### SELECTED EXCERPT
RE: SIMILE Call, 16 May 2003, 1:00pm

At Mick's request, I'm going to add an extra agenda item after we discuss
call times. John is going to describe a visit by the folks at CNRI
responsible for the Handle System to HP Labs. 

Also Mick has been working on the history system use case. I'm just in the
process of updating the research drivers document to reflect this but here
is the use case:

4.5 History System 

4.5.1 Sponsor 
Mick Bass 

4.5.2 Scenario / Context 
The current DSpace [6] codebase includes a ``History'' system. The history
system is invoked whenever events of archival interest occur within the
system (for example, when a community is created, an item's instance
metadata is edited, or the members of a collection are modified). The
history system produces RDF intended to model: 

``snapshots'' of the primary data objects within DSpace (e.g. communities,
collections, items, etc.) at various points in time; as well as 
the situations and temporal events that relate these snapshots. 
The graphs produced by the history system are serialized in RDF/XML, and
stored to the file system with simple indices to the serializations
maintained in the RDBMS. The history system is currently loosely based on
the ABC ontology from the Harmony project [16]. 
Constituents want Libraries to act as a long-term steward of assets, and
simultaneously demand support for community-specific metadata. In some cases
communities will contract with the library to maintain instances of their
community-specific schema(s). In other cases the community will provide
instances directly, and in still other an agent may provide and/or maintain
the instances. To be trusted, the steward must be able to retain and provide
non-repudiatable audit trails of how content and metadata (both library
``core'' metadata, and community-specific metadata) has been altered,
migrated, transformed, or augmented over time (``proof of transformation
path``, or ``data provenance``). The steward may need to undo and/or redo
part of the transformation path based on errors discovered, improved tools,
etc. Queries on the information regarding transformation paths across the
corpus can be expected in the process of optimally maintaining and
preserving the corpus. 

The history system includes two important functional capabilities: 

it models (and enables query upon) the temporal history of changes and
significant events within the archive. That is, it represents the archive as
a series of situations, separated by events, with the archive at a
particular state in each of the situations. 
it flexibly models the state of archived objects themselves, in any given
situation. 
Some questions: 

What schemas are required of all objects in the system for stewardship? 
Something like Harmony/ABC for modelling temporal events? 
Some sort of ``base ontology'' for any object for which stewardship /
preservation committments are made? Subclasses for various kinds of
preserved things (e.g. Collection, Community, Item, WebSiteItem,
CommunitySchema, etc.)? 
When a community-specific schema is used to accompany an item with
community-specific instance metadata, how does the history sytem model this
in the state of the item? 
How can questions be answered about how the policies associated with
managing a collection and/or validating the items within it have changed
over time? 
How can such journaling information assist in identifying items that require
attention, rework, or transformation?

### INFORMATION SHOWN
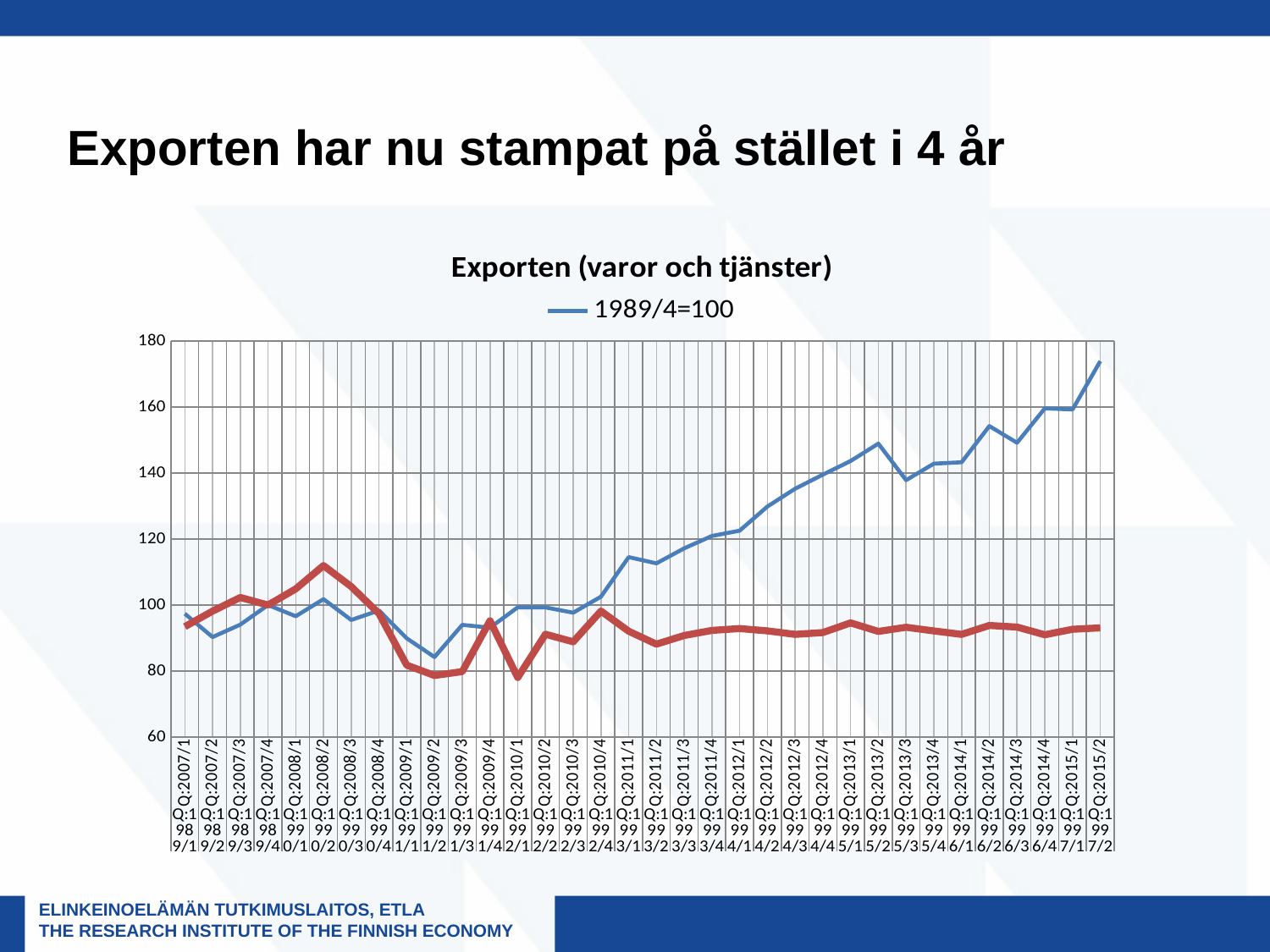
Is the value of the blue line at the last point (Q:2015/2) greater or less than 160? greater How many entries does the chart legend list? 1 Is the value of the blue line at Q:2009/2 greater or less than 100? less What kind of chart is shown on the slide? line chart How many quarterly points are plotted along the x axis (from Q:2007/1 to Q:2015/2)? 34 Is the value of the blue line at Q:2013/2 greater or less than 140? greater What is the legend entry shown above the chart? 1989/4=100 At the last point on the x axis (Q:2015/2), which line has the higher value, the blue line or the red line? the blue line What is the title of the chart? Exporten (varor och tjänster) Does the blue line overall rise or fall from the start to the end of the x axis? rise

### TASKS
- A) Print the stretch of the SIMILE call message from "it models (and" through "modelling temporal events?".
- B) According to the SIMILE call message, in what format are the graphs produced by the history system serialized?
The listing comes from a separate source, unrelated to the SIMILE call message.

### SOLUTIONS PER TASK
- A)
it models (and enables query upon) the temporal history of changes and
significant events within the archive. That is, it represents the archive as
a series of situations, separated by events, with the archive at a
particular state in each of the situations. 
it flexibly models the state of archived objects themselves, in any given
situation. 
Some questions: 

What schemas are required of all objects in the system for stewardship? 
Something like Harmony/ABC for modelling temporal events?

- B) RDF/XML.